## PROVIDED TEXT

|---|

It is just a small, hobby project that started in Diwali of 2019. Every disputes lawyer keeps a diary of cases that he or she thinks will be useful to cite someday. I thought it would be fun to share such notes with the wider world as an email newsletter. I am surprised that a thousand people have signed up for it. That said, one always turns to authoritative law reports like Supreme Court Cases to read full cases with all the nuances.
- In the very last line of your expert opinion, titled “Lost Profit Damages: A Paradise (not yet) Lost” on the SCC Online Blog, you have said that “may each step in the development of law of damages for the loss of profits and remoteness lead us to ever more precise standards to determine the contemplation of parties.” What in your opinion is the next step?
Law of damages is spread over an unstructured mass of cases. Principles of quantifying damages are sometimes precise as in personal injury cases but at times not so. Loss of profit damages are in that zone where remoteness has been a difficult test to apply. Any developments that bring more certainty to the grant of loss of profit damages and then its quantification are very welcome. The method of English common law has been to give broad tests as guidance which are applied on a case-to-case basis to specific fact patterns. There is a continuous quest for tests that are general enough to cover many future cases and specific enough to be applied precisely in the common law judicial world.

|---|

## LIST OF TASKS
#1 Summarize the interview on case notes and lost profit damages in two sentences.
#2 Proceed with the interview on case notes and lost profit damages from the point where it stops.

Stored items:

|---|

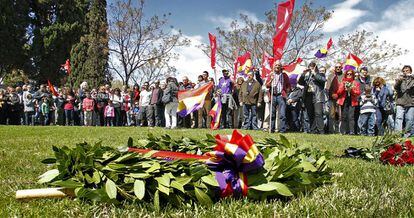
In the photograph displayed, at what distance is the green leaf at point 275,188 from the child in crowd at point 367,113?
34.5 ft

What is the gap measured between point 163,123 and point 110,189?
14.4 m

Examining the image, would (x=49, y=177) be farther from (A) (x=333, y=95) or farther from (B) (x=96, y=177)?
(A) (x=333, y=95)

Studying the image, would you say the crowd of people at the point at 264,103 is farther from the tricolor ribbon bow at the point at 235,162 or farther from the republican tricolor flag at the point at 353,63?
the tricolor ribbon bow at the point at 235,162

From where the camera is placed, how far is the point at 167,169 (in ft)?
8.71

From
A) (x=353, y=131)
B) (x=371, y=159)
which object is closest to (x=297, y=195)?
(x=371, y=159)

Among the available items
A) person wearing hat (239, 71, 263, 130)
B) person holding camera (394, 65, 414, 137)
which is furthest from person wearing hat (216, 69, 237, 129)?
person holding camera (394, 65, 414, 137)

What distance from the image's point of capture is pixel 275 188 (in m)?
2.61

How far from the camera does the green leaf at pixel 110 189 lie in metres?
2.43

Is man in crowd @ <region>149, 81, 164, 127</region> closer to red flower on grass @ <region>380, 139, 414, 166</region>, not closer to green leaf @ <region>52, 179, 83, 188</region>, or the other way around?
red flower on grass @ <region>380, 139, 414, 166</region>

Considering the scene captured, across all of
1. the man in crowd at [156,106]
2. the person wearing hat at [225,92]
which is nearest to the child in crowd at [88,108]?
the man in crowd at [156,106]

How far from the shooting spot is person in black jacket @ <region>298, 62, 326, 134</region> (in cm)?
1234

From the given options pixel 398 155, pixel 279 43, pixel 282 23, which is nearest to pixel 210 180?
pixel 398 155

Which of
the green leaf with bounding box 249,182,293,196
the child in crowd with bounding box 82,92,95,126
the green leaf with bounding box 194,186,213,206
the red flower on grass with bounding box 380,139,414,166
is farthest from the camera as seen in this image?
the child in crowd with bounding box 82,92,95,126

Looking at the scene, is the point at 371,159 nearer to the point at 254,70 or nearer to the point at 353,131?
the point at 353,131
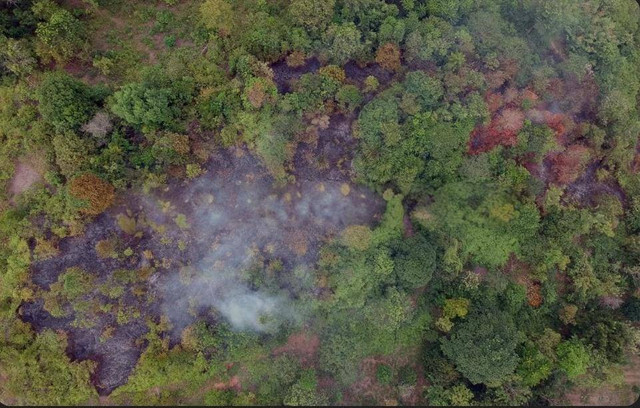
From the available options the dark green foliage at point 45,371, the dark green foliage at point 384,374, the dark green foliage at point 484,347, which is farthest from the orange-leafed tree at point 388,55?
the dark green foliage at point 45,371

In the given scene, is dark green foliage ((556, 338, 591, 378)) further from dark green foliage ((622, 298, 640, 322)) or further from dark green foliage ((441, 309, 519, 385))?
dark green foliage ((622, 298, 640, 322))

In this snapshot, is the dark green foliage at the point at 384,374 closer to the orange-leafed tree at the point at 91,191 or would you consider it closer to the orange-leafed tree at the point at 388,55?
the orange-leafed tree at the point at 388,55

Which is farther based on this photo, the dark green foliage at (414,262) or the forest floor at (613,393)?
the forest floor at (613,393)

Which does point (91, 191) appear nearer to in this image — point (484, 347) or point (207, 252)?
point (207, 252)

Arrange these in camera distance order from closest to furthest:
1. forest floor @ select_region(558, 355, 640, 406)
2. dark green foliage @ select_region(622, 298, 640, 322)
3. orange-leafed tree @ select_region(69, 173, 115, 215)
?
orange-leafed tree @ select_region(69, 173, 115, 215) < dark green foliage @ select_region(622, 298, 640, 322) < forest floor @ select_region(558, 355, 640, 406)

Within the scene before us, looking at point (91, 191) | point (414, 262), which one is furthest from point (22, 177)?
point (414, 262)

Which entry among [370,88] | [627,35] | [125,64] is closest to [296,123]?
[370,88]

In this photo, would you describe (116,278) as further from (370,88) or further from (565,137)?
(565,137)

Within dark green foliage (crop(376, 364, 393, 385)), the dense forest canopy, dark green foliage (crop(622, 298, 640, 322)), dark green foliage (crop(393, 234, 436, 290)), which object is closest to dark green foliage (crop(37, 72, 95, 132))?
the dense forest canopy
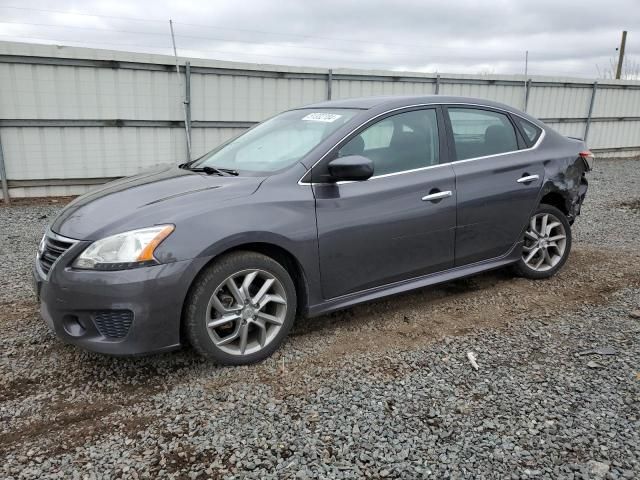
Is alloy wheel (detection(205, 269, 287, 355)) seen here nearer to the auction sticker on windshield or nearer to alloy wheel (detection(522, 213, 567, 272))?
the auction sticker on windshield

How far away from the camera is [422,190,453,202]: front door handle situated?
3.70m

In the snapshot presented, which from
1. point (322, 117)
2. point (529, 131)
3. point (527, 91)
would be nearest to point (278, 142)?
point (322, 117)

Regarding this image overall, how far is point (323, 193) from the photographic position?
10.9 ft

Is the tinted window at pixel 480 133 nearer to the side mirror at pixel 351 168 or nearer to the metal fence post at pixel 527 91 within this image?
the side mirror at pixel 351 168

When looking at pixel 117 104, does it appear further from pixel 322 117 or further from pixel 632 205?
pixel 632 205

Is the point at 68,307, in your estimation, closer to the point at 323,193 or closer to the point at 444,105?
the point at 323,193

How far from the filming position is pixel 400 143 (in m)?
3.79

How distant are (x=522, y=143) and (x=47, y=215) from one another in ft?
22.0

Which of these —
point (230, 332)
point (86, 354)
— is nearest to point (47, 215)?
point (86, 354)

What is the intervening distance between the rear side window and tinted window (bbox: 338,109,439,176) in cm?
100

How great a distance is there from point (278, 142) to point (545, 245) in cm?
256

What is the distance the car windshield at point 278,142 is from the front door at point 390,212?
26cm

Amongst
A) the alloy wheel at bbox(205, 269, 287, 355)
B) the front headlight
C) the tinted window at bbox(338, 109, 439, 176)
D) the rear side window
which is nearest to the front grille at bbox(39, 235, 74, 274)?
the front headlight

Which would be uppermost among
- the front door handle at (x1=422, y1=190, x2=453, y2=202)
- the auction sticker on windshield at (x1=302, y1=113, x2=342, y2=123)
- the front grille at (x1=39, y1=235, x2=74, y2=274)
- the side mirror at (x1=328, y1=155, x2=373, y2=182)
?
the auction sticker on windshield at (x1=302, y1=113, x2=342, y2=123)
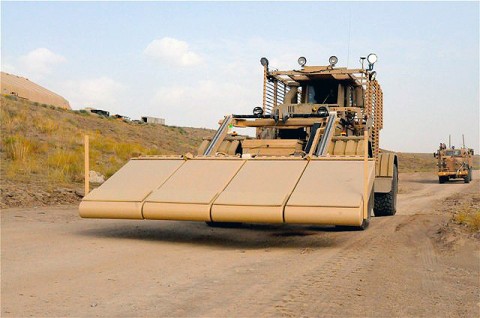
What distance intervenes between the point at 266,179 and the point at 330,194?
1063 mm

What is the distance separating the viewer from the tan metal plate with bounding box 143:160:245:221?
7.81 meters

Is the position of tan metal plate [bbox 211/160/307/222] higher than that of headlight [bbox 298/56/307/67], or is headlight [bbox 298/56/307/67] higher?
headlight [bbox 298/56/307/67]

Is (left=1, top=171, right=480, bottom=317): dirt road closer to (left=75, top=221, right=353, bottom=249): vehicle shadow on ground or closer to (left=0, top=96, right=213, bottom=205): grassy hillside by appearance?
(left=75, top=221, right=353, bottom=249): vehicle shadow on ground

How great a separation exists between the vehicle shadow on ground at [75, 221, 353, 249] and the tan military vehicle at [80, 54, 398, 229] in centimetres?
54

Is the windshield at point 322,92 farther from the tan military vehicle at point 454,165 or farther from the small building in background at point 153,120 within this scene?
the small building in background at point 153,120

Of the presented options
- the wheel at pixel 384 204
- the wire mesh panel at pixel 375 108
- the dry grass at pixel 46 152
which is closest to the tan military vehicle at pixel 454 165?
the dry grass at pixel 46 152

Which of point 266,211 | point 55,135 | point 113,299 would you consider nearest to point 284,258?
point 266,211

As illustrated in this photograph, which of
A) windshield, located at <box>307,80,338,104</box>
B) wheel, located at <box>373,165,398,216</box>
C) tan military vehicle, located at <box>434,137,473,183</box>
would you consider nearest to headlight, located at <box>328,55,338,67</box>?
windshield, located at <box>307,80,338,104</box>

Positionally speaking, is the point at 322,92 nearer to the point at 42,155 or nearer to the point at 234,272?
the point at 234,272

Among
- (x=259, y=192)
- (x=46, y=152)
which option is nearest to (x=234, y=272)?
(x=259, y=192)

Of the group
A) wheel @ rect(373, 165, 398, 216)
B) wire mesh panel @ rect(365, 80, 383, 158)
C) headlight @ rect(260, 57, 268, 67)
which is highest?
headlight @ rect(260, 57, 268, 67)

|---|

## PER-TASK OUTPUTS
#1 The speaker runs a small hobby email newsletter of useful case notes, begun in Diwali of 2019, that a thousand people have joined, though full cases are best read in authoritative law reports like Supreme Court Cases. Asked about the next step for lost profit damages, the speaker says remoteness has been a difficult test to apply and welcomes any development that brings more certainty to granting and quantifying such damages, amid a continuous quest for tests both general and precise.

#2
- As a Vis mootee, I thank you for contribution to the arbitration community by participating in the capacity of an arbitrator at the prestigious Asian International Arbitration Centre (AIAC) Vis Pre-Moot 2021. This year’s Vis moot proposition had an interesting issue in relation to patent licensing something that could also come up with WHO’s potential technology transfer arrangement – what regime should govern contracts facilitating transfer of knowhow as well the supply of raw material for manufacturing. Given your expertise in the field of patents and licensing, what in your opinion is a suitable international regime, sale of goods or licensing contracts?
This year was my first experience as a Vis Moot Court Judge at AIAC rounds. Luckily, the problem related to my domain of patents and licensing structured around Covid-19 issues. Technology that is difficult to reverse engineer is happily sold as products, e.g. software, which has licensing that discourages reverse engineering. But technology that is not hard to reverse engineer needs licensing to provide IP protection. Despite Covid-19’s severity, we have seen heavy reluctance to grant compulsory licences which leaves only voluntary licensing on the table. Plus, unlike chemical drugs that are relatively easy to reverse engineer, vaccines are not easy to replicate through patents alone. Further, vaccines have seen independent developments using various approaches like mRNA, etc. Hence, a WHO-run FRAND (fair reasonable and non-discriminatory) patent pool licensing may be a better strategy. Though FRAND patent pools are not common in the pharma world, but they have been found useful in software and telecom fields.
- On a concluding note, what advice would you like to give to current law students?
I do not want to be preachy. We have a brilliant new generation of lawyers coming up who seem to know everything and are very sure of everything they want. All I can say is that an effort to study law deeply in college or later too, is a rewarding experience, both intellectually and financially. This is easily the golden age to study law in depth with centuries of case law being available online in a searchable format.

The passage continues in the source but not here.